• PASSAGE SHOWN:
=== Begin Enclosure ===

1. Install Visual Studio 2010 or later
2. Install the libraries (NOTE: Basically, the libraries should be built with same version of VC++. vc2010, vc2012, and vc2013 are corresponding to vc10,vc11, and vc12 respectively. Of course, if you are targetting x64, the libraries should be the same.)
   • DirectX SDK (required even if your WindowsSDK may have DirectX libraries)
   • Windows SDK
   • pthread for windows
   • libjpeg (only if you need to use SANYO HD5400)
   • curl (only if you need to use SANYO HD5400)
   • OpenCV 2.4.10
   • PvAPI (NOTE: Need to execute installer. Remove vimba from the system)
   • GLFW, GLEW, freeGLUT
3. Create New empty project for "console application" (I recommend you to configure the compile target as x64 right after creating the project.)
4. Add sources to the project obtained with git clone above explained.(Notice: Files under "rcmd/" should not be imported. The remote commands can only be built with cygwin and Linux.)
5. Configure VC++ "include" and "library" paths.
6. Install dlls of the libraries to your execution path.
7. Add grobal preprocessor definitions, FWINDOW and AVT_CAM, if you use direct show based window filters ("dswin" and the children) and Allied Vision Technology's cams ("avtcam"). If you use SANYO HD5400(filter "netcam"), you should define SANYO_HD5400. But, in this case, you need to install libjpeg and libcurl correctly.
8. Build the project.
9. Install cygwin with gcc.
10. In the cygwin's shell, move to "rcmd" directory in the source tree, then type 'make" and 'make install "INST_DIR=/bin". Of course you should create directory "/bin" preliminary.
11. Move to the "sample" directory on the cygwin's shell.
12. Execute aws
13. Execute sample.aws on the cygwin's shell.

Finally you could see the sample filter reports its internal parameter values periodically. If you need to play your video sources following software would be helpful.

• Haali Media Splitter
• ffdshow

All video codecs supported by ffdshow can be used through filter "vfile". Note that you need to install x64 ffdshow if you are building aws for x64 environment.

1. Install the libraries. You need to install them to the following paths relative to the source path to use attached Makefile. Here $(CPU) is one of {arm, x86, x64}.

• OpenCV 2.4.10
  Place headers and libs(so) in the following paths. (relative path)

  • INCLUDE: `opencv/include"
  • LIB: opencv/$(CPU)/lib

• PvAPI
  Place headers and libs(so) in the following paths. * INCLUDE: PvAPI/include * LIB: PvAPI/bin/$(CPU)

=== End Enclosure ===

• EXCERPTED DATA:
=== Begin Enclosure ===

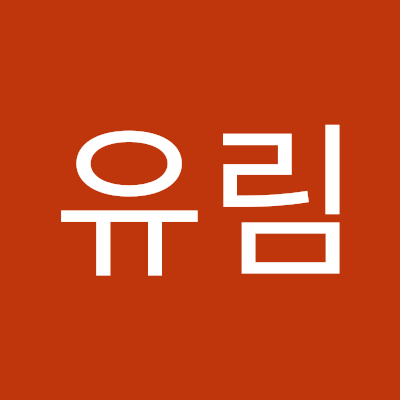 D_days71679's profile picture. 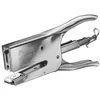Image de Rapid K1 Chrome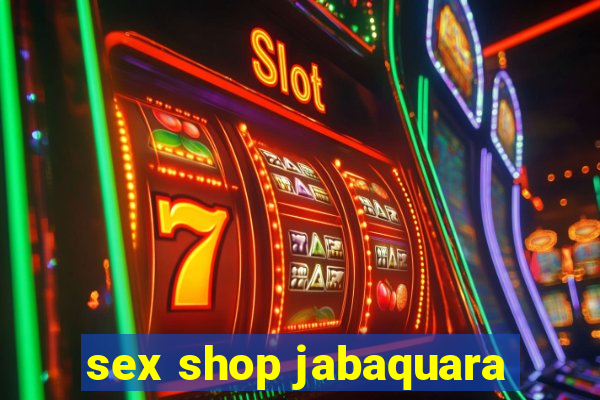 sex shop jabaquara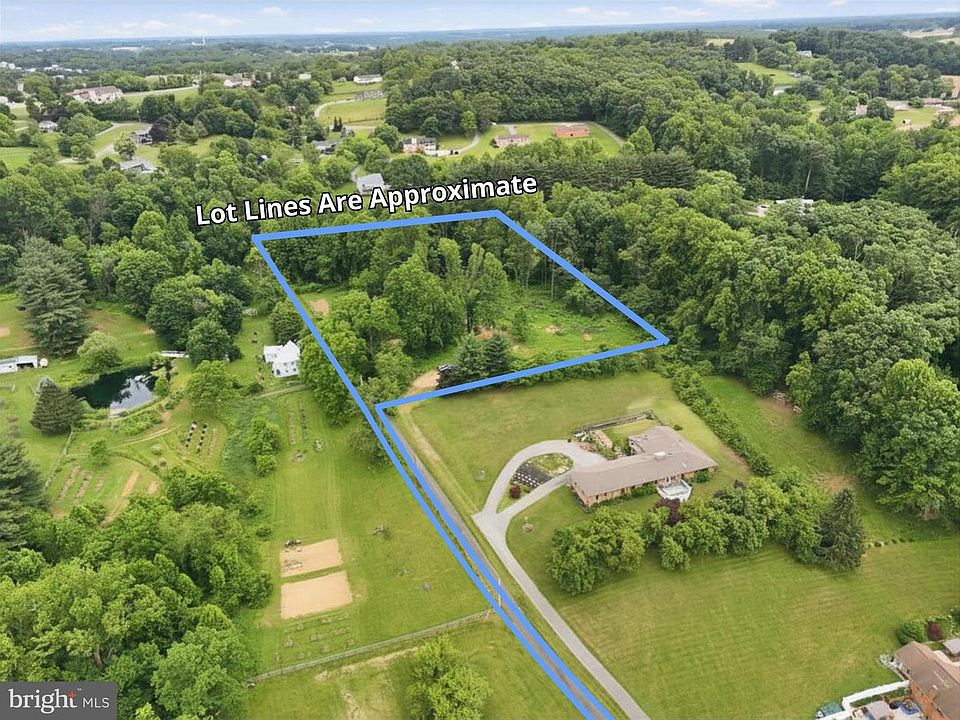 1st image of 2617 Manchester Rd Lot 6
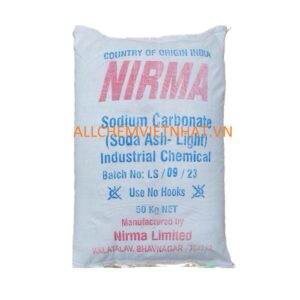 Sodium Carbonate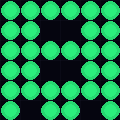 45.112.246.175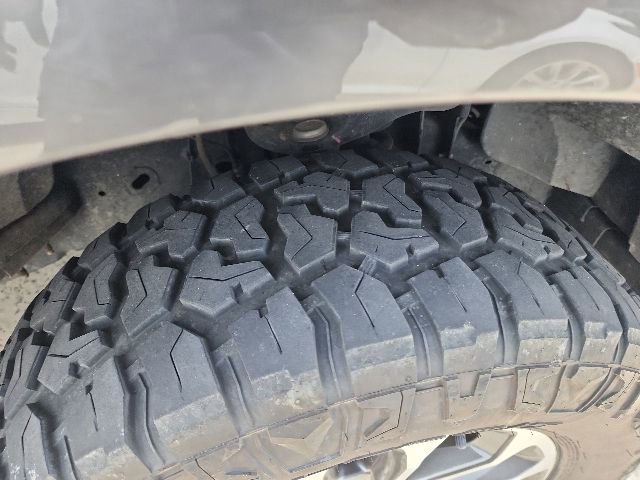 Certified 2019 Ford F150 XLT w/ Equipment Group 302A Luxury AWD/4WD image 11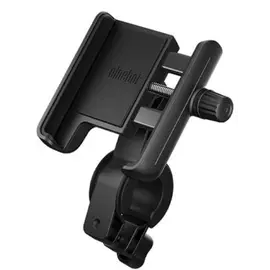 მობილურის სამაგრი Ninebot Phone Holder For Ninebot Xiaomi Scooter  - Primestore.ge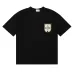 Rhude T-Shirts for MEN #A39077
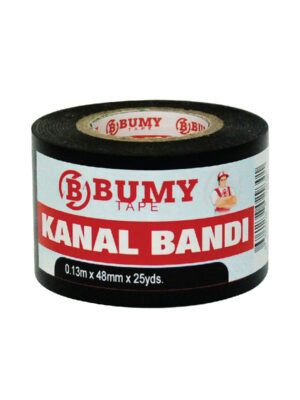 PVC Kanal Bandı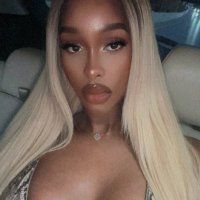 Lilly🇷🇼 (@lillydollxoxo) 's Twitter Profile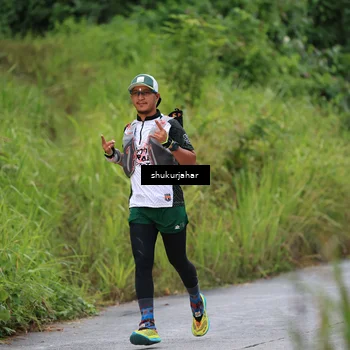 Runner Photo 5168882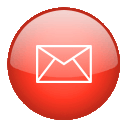 lencarta button1.gif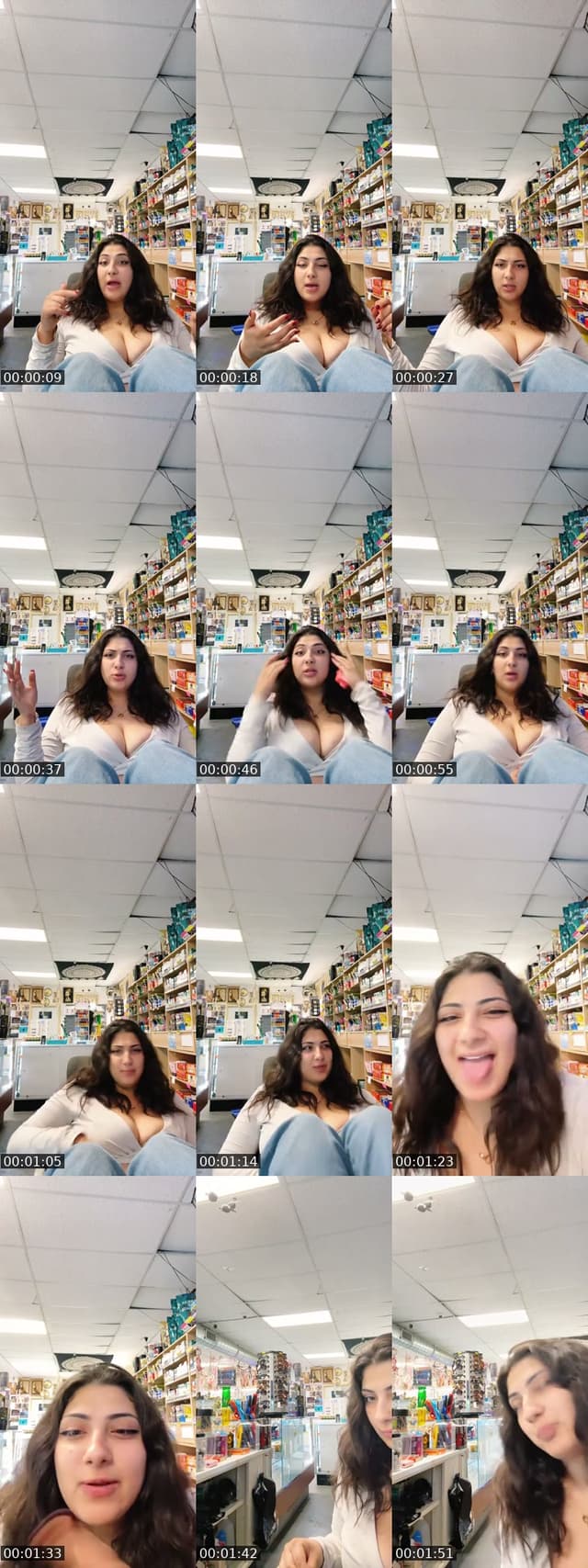 @hodahxoxo TikTok live from 2026-07-06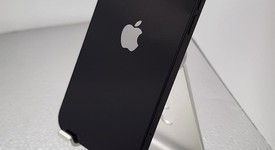 Fair
													Apple iPhone 12 - Unlocked, Black, 64 GB, A2172, photo 3 of 12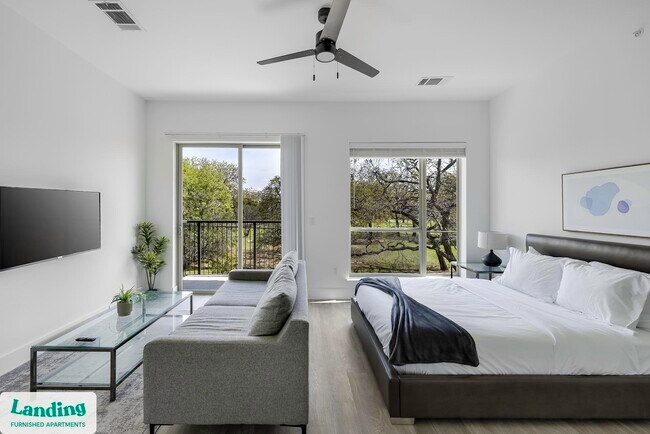 Foto del edificio - 650 E Sycamore St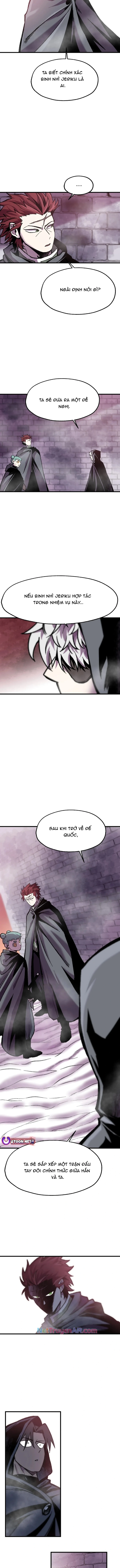 Chương 13 - Trang 12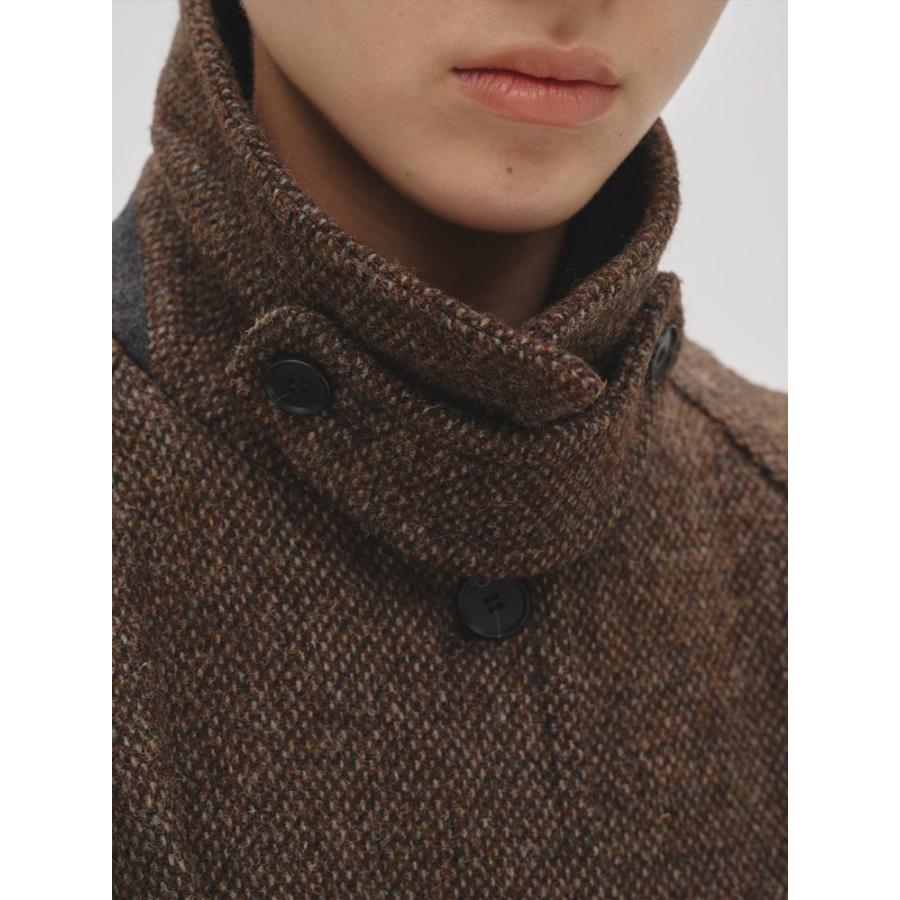 TODAYFUL トゥデイフル 即日発送 LIFE's ライフズ Mixwool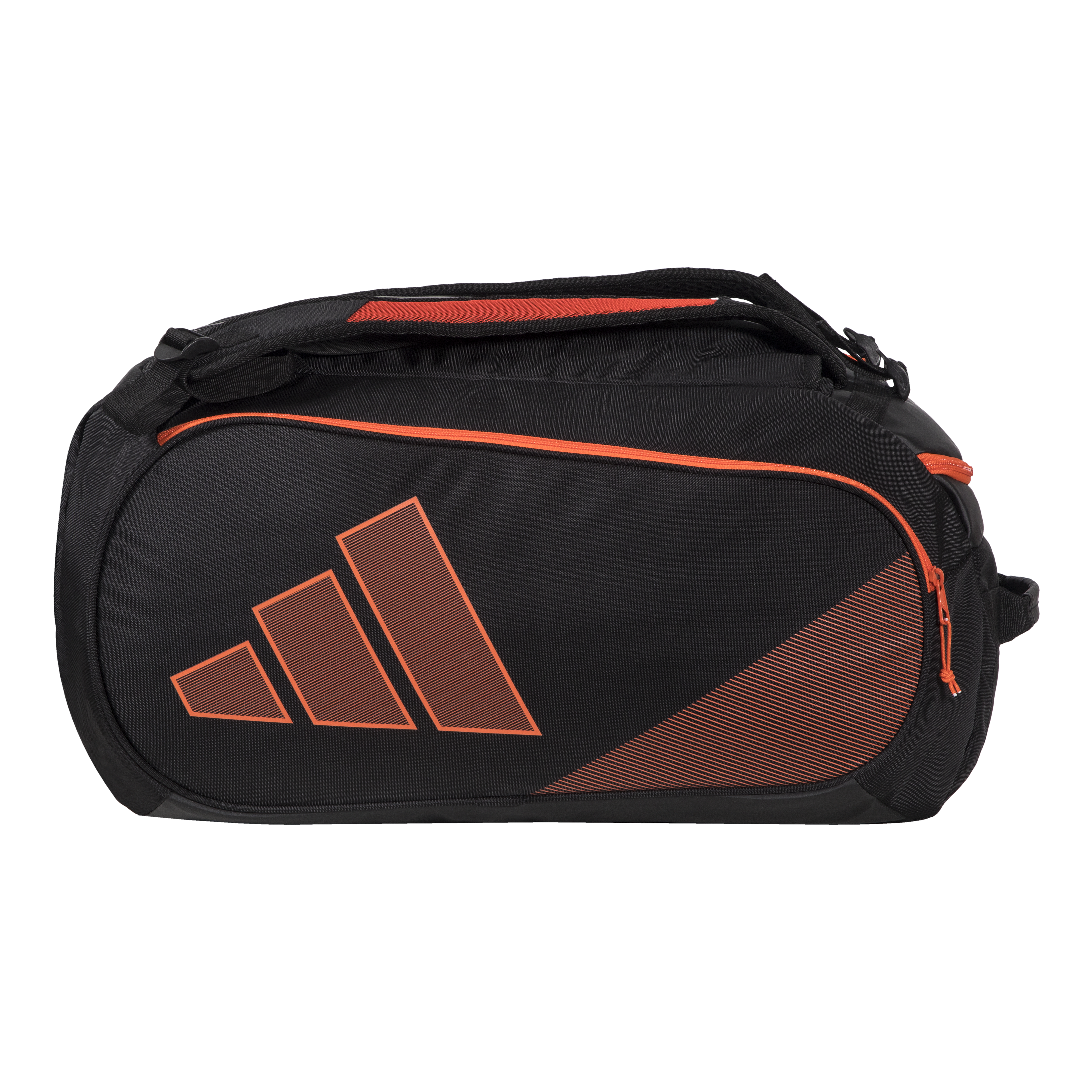 adidas Multigame 3.2 Padel Racket Bag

=== End Enclosure ===

• WHAT YOU SHOULD DO:
Answer these questions from the build instructions.
(a) With what can the remote commands be built?
(b) Which preprocessor definition should be added to use the SANYO HD5400?
(c) Which version of ffdshow is needed when building aws for an x64 environment?
The listing is separate material and has no connection to the build instructions.

• SOLUTION FOR THIS PROBLEM:
(a) Only with cygwin and Linux.
(b) SANYO_HD5400.
(c) The x64 version of ffdshow.